------ Text excerpt

60Declaration of vacancy in certain cases

(1)Subsection (2) applies where—

(a)a police and crime commissioner for a police area becomes disqualified (whether by virtue of this or any other Act)—

(i)from being a police and crime commissioner, or

(ii)from being the police and crime commissioner for the police area,

(b)the person elected as police and crime commissioner for a police area fails to make and deliver a declaration of acceptance of office in accordance with section 70, or

(c)a vacancy arises under section 63 (incapacity of commissioner: acting commissioner acting for 6 months).

(2)The appropriate officer must forthwith declare the office of police and crime commissioner for that police area to be vacant, unless—

(a)it has been declared vacant by the High Court, or

(b)an application has been made to the High Court for a declaration under section 71 and the grounds in issue include any ground on which the appropriate officer would (but for this paragraph) make the declaration.

61Resignation of commissioner

(1)A police and crime commissioner may at any time resign office by giving notice to the appropriate officer.

(2)Any such resignation takes effect on the officer’s receipt of the notice.

Vacancy or incapacity

62Appointment of acting commissioner

(1)The police and crime panel for a police area must appoint a person to act as police and crime commissioner for that area (the “acting commissioner”) if—

(a)no person holds the office of police and crime commissioner for that area,

(b)the police and crime commissioner for that area is incapacitated, or

(c)the police and crime commissioner for that area is suspended in accordance with section 30.

(2)The police and crime panel may appoint a person as acting commissioner only if the person is a member of the police and crime commissioner’s staff at the time of the appointment.

(3)In appointing a person as acting commissioner in a case where the police and crime commissioner is incapacitated, the police and crime panel must have regard to any representations made by the commissioner in relation to the appointment.

(4)All the functions of a police and crime commissioner are exercisable by an acting commissioner, apart from issuing or varying a police and crime plan under section 5.

(5)Any property or rights vested in the police and crime commissioner may be dealt with by the acting commissioner as if vested in the acting commissioner.

(6)The appointment of an acting commissioner ceases to have effect upon the occurrence of the earliest of these events—

(a)the election of a person as police and crime commissioner;

(b)the termination by the police and crime panel, or by the acting commissioner, of the appointment of the acting commissioner;

(c)in a case where the acting commissioner is appointed because the police and crime commissioner is incapacitated, the commissioner ceasing to be incapacitated;

(d)in a case where the acting commissioner is appointed because the police and crime commissioner is suspended, the commissioner ceasing to be suspended.

------------
------ The data

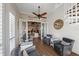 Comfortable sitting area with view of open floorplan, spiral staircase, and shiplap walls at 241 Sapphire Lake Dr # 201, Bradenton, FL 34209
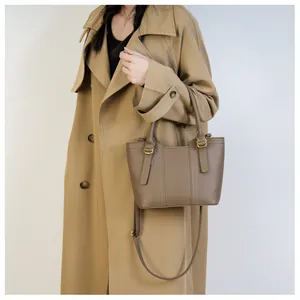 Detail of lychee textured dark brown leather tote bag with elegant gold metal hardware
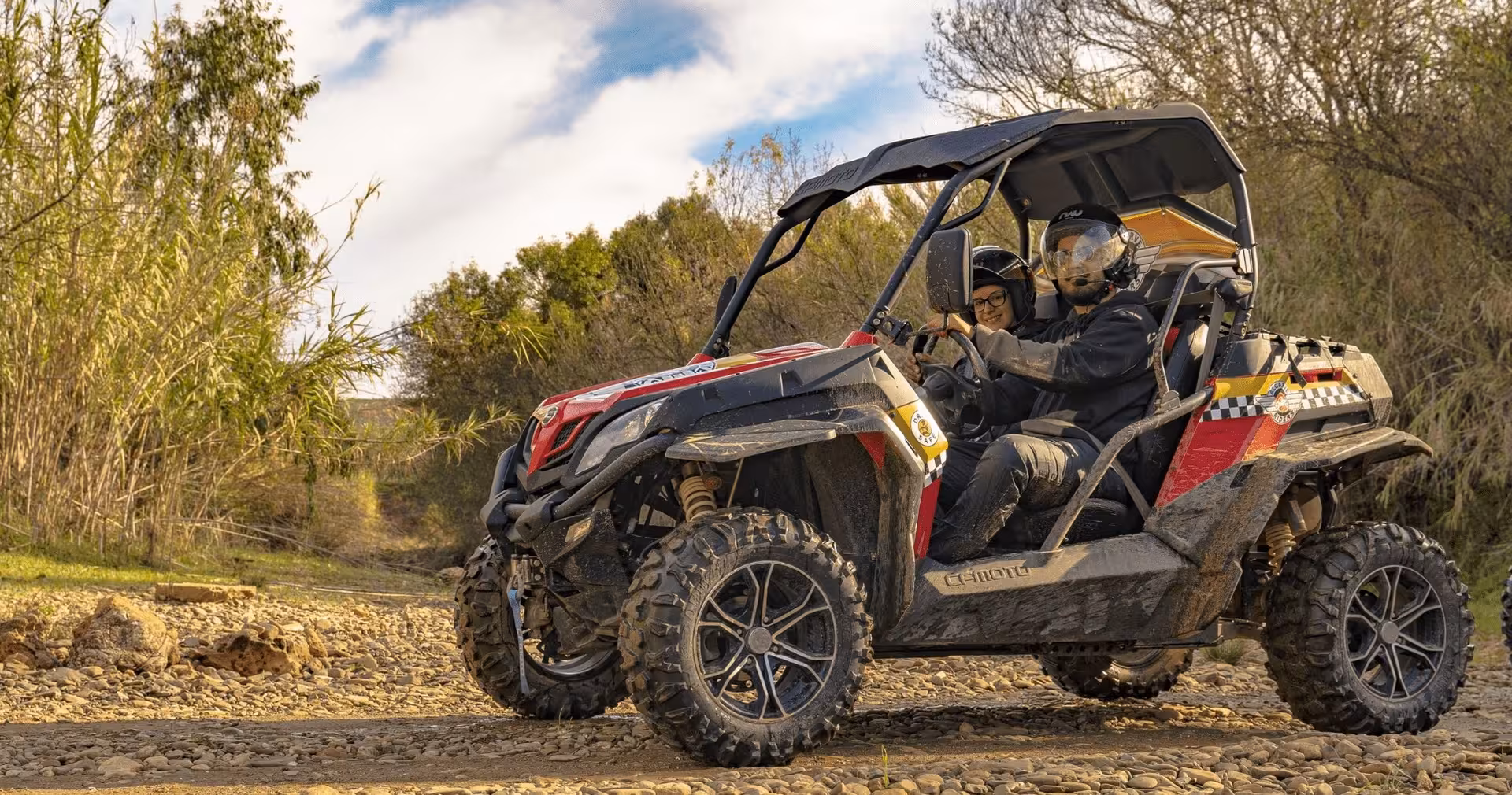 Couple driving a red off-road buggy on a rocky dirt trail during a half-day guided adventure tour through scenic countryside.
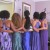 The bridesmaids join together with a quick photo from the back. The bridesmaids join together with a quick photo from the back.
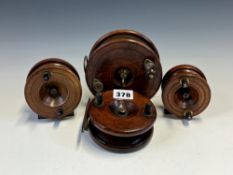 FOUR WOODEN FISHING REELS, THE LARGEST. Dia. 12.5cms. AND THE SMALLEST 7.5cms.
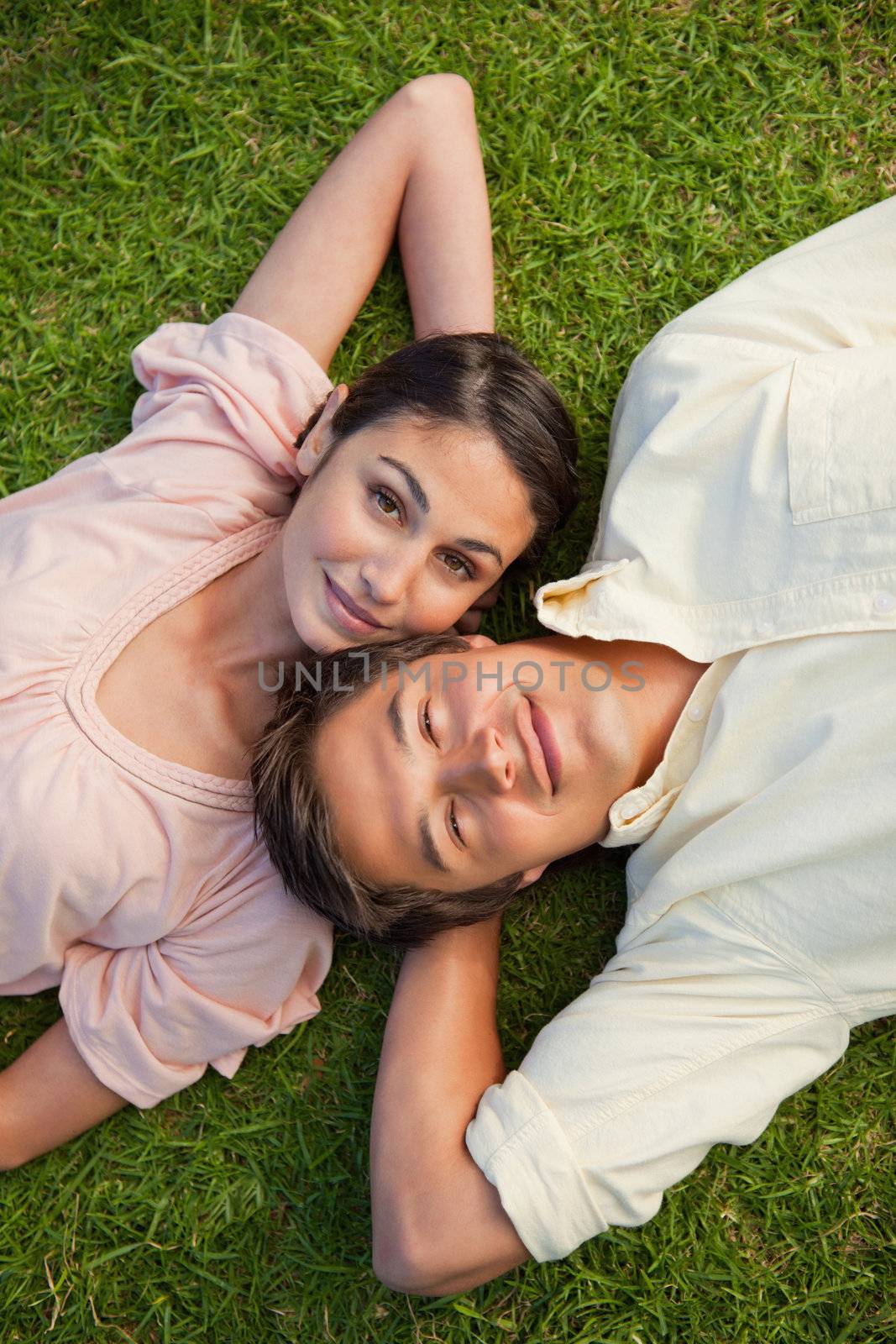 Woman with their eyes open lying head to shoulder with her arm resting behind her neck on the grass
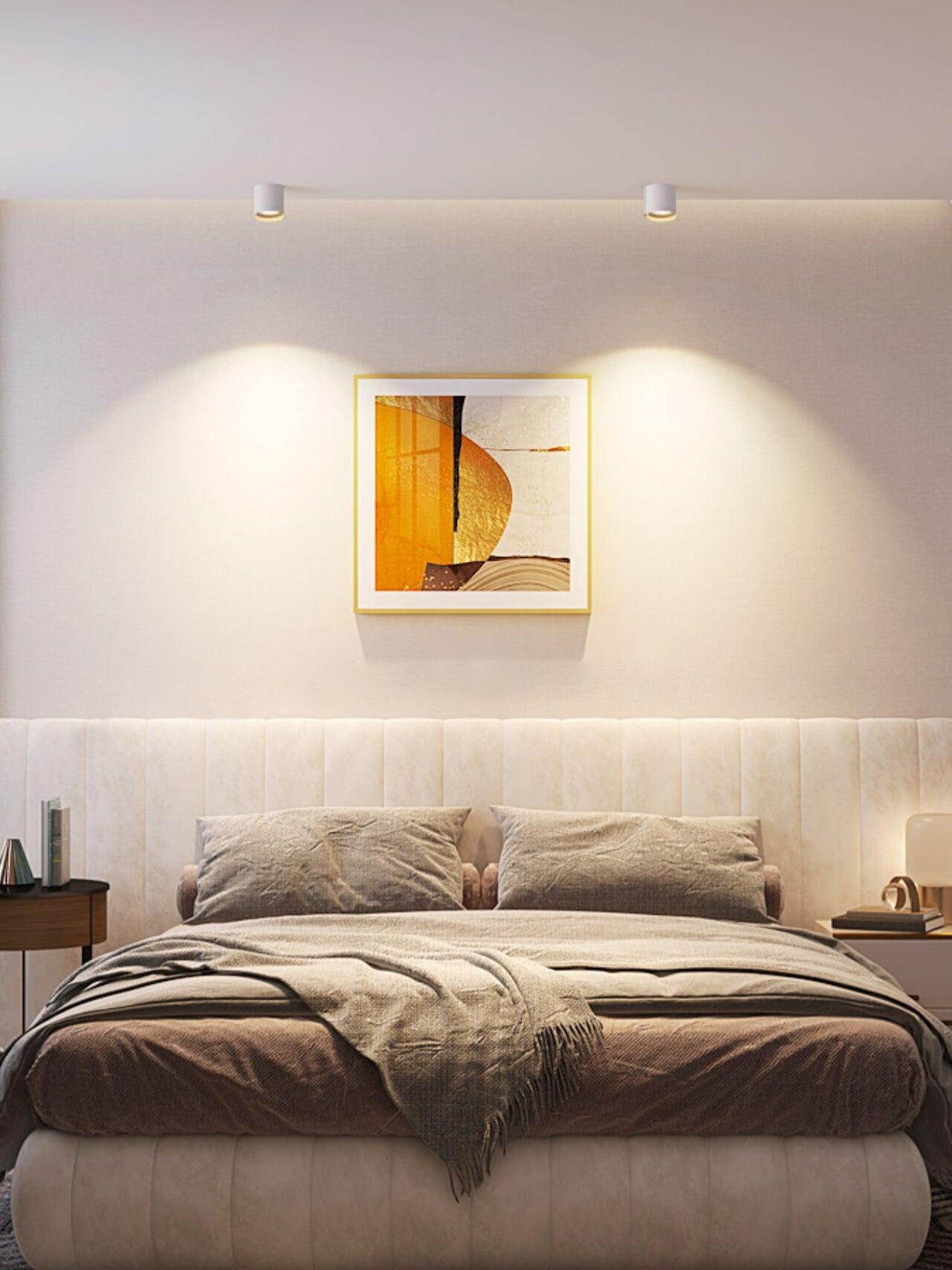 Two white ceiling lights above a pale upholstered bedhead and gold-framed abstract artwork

------------

§ **Tasks for this exercise**
**1)** Under the statutory text on police and crime commissioners, when does a commissioner's resignation take effect?
**2)** Return the stretch of the records from their start through the line containing "Couple driving a", inclusive, and leave out the pictures.

§ **Set of answers**
**1)** It takes effect when the appropriate officer receives the notice.

**2)**
 Comfortable sitting area with view of open floorplan, spiral staircase, and shiplap walls at 241 Sapphire Lake Dr # 201, Bradenton, FL 34209
 Detail of lychee textured dark brown leather tote bag with elegant gold metal hardware
 Couple driving a red off-road buggy on a rocky dirt trail during a half-day guided adventure tour through scenic countryside.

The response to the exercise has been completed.